Part 2 of the TED Radio Hour episode Maslow's Human Needs
About Russell Foster's TED Talk
What do we know about one of our most basic needs: sleep? Not a lot, says circadian neuroscientist Russell Foster. We know we need to do it to stay alive, but much about it remains a mystery.
About Russell Foster
Russell Foster is Professor of Circadian Neuroscience and the Head of the Department of Ophthalmology at the University of Oxford. Foster studies sleep and its role in our lives, examining how our perception of light influences our sleep-wake rhythms.
Transcript
GUY RAZ, HOST:
We'll hear more from Margie Lachman later on. And as she mentioned, the first and most fundamental needs in Maslow's hierarchy were physiological needs - food, water, shelter and a need that most of us just don't treat like one...
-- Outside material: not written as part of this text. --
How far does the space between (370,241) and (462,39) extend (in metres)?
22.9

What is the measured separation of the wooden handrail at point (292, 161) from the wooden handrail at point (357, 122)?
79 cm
RUSSELL FOSTER: ...Sleep. Sleep has to be absolutely at the top of that hierarchy, in a sense.
RAZ: This is Russell Foster. He's a circadian neuroscientist at Oxford University, where he studies sleep. And in his research he's discovered that most people don't take it as seriously as they should.
FOSTER: I think it's the apparent, you know, dilemma that we don't seem to be doing anything. We seem to be just essentially wasting our time while we're asleep. So when you celebrate your 60th wedding anniversary, it's worth reflecting that of those 60 years, 21-and-a-half were probably asleep.
RAZ: Wow.
FOSTER: Therefore, it's perhaps only reasonable to celebrate 38-and-a-half years. But the key thing is that the quality of that 21-and-a-half years spent asleep will to some extent dictate the quality of those years awake with your partner.
RAZ: Of course, why exactly sleep is so important and what's going on when we do it is still largely a mystery to scientists like Russell. But there are a lot of theories out there, and Russell Foster described three of them in his TED Talk.
(SOUNDBITE OF TED TALK)
FOSTER: The first is sort of the restoration idea. And it's somewhat intuitive. Essentially, all the stuff we've burnt up during the day, we restore, we replace, we rebuild during the night. And indeed, as an explanation it goes back to Aristotle, so that's - what? - 2,300 years ago. It's fashionable at the moment because what's been shown is that within the brain a whole raft of genes have been shown to be turned on only during sleep. And those genes are associated with restoration and metabolic pathways. So there's good evidence for the whole restoration hypothesis.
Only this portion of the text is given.